In the material below, copy out word for word every line from the one containing "Is pixel 561" through the end of the material, keeping both ends. Leave out the pictures.

Rows from a spatial reasoning dataset
================================

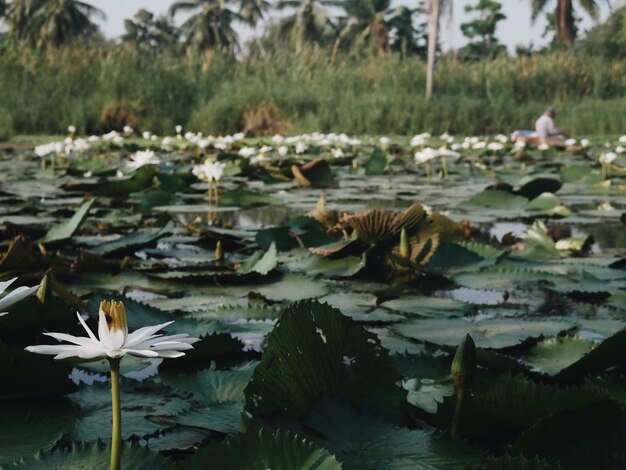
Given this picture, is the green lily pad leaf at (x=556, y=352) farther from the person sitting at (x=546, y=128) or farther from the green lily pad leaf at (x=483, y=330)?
the person sitting at (x=546, y=128)

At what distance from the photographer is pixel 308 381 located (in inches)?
23.2

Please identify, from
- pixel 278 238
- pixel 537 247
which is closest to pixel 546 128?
pixel 537 247

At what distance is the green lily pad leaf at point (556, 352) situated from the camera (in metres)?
0.92

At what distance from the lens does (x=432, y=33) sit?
1410 centimetres

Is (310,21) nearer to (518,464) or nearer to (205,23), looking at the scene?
(205,23)

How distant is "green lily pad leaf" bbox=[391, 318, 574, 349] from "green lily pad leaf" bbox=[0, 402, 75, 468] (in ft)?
1.64

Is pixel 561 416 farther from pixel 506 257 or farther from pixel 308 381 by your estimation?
pixel 506 257

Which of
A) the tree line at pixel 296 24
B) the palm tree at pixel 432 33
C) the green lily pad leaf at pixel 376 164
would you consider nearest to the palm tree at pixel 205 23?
the tree line at pixel 296 24

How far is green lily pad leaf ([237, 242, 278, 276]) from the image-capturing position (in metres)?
1.39

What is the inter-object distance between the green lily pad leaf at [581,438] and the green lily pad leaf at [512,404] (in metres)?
0.03

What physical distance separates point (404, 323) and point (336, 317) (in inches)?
21.7

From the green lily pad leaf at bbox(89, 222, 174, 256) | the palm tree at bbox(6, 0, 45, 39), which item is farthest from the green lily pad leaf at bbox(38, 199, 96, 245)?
the palm tree at bbox(6, 0, 45, 39)

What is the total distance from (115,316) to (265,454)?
119mm

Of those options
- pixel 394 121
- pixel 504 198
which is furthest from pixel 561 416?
pixel 394 121
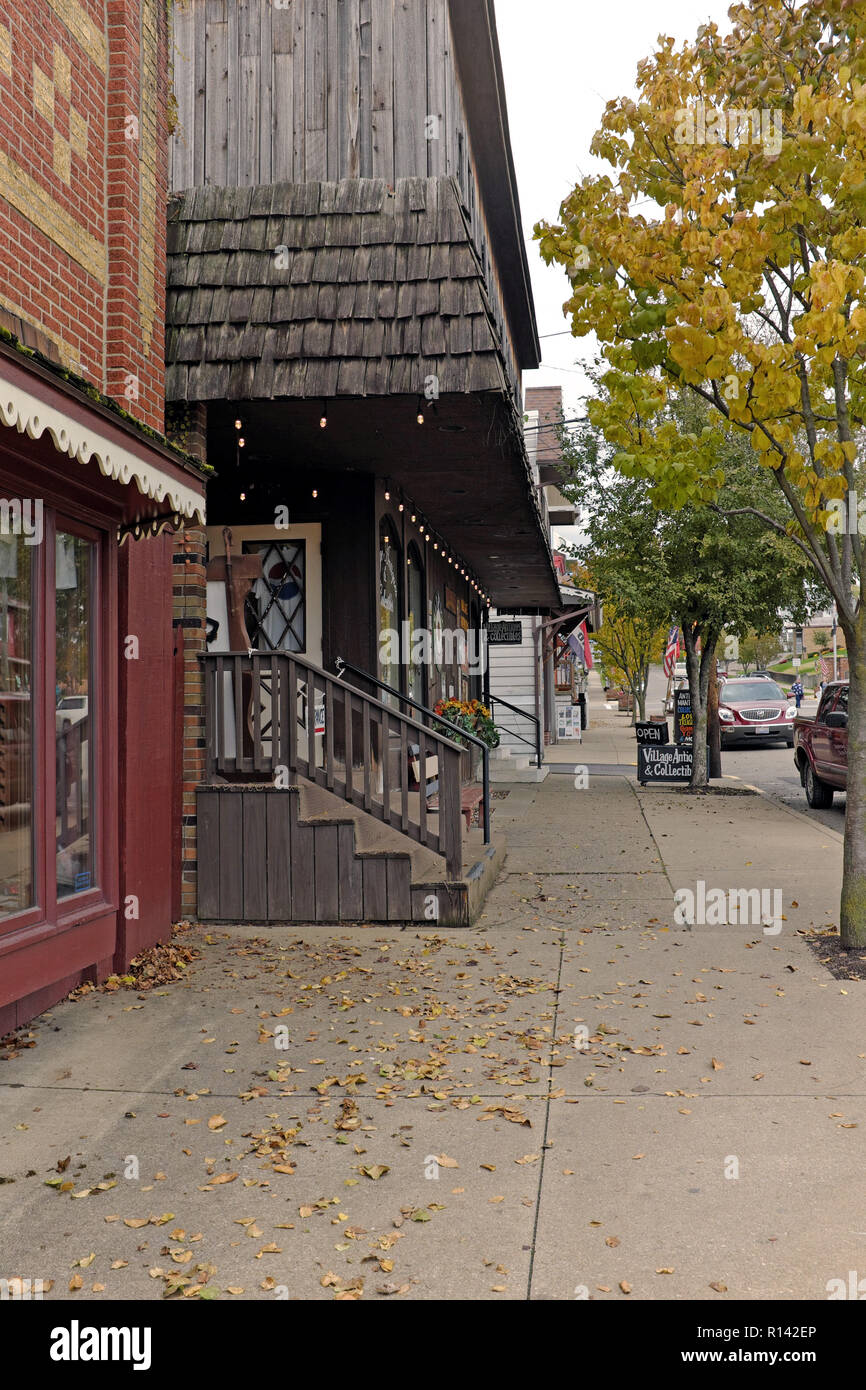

================================

• **Expected answer**:
Is pixel 561 416 farther from pixel 506 257 or farther from pixel 308 381 by your estimation?
pixel 506 257

Which of
A) the tree line at pixel 296 24
B) the palm tree at pixel 432 33
C) the green lily pad leaf at pixel 376 164
would you consider nearest to the palm tree at pixel 205 23?
the tree line at pixel 296 24

How far is green lily pad leaf ([237, 242, 278, 276]) from the image-capturing position (in metres)?
1.39

What is the inter-object distance between the green lily pad leaf at [581,438] and the green lily pad leaf at [512,404] (in metres)?
0.03

What physical distance separates point (404, 323) and point (336, 317) (in inches)?
21.7

From the green lily pad leaf at bbox(89, 222, 174, 256) | the palm tree at bbox(6, 0, 45, 39), which item is farthest from the green lily pad leaf at bbox(38, 199, 96, 245)?
the palm tree at bbox(6, 0, 45, 39)

What is the total distance from (115,316) to (265,454)?
119mm

Of those options
- pixel 394 121
- pixel 504 198
which is furthest from pixel 561 416?
pixel 394 121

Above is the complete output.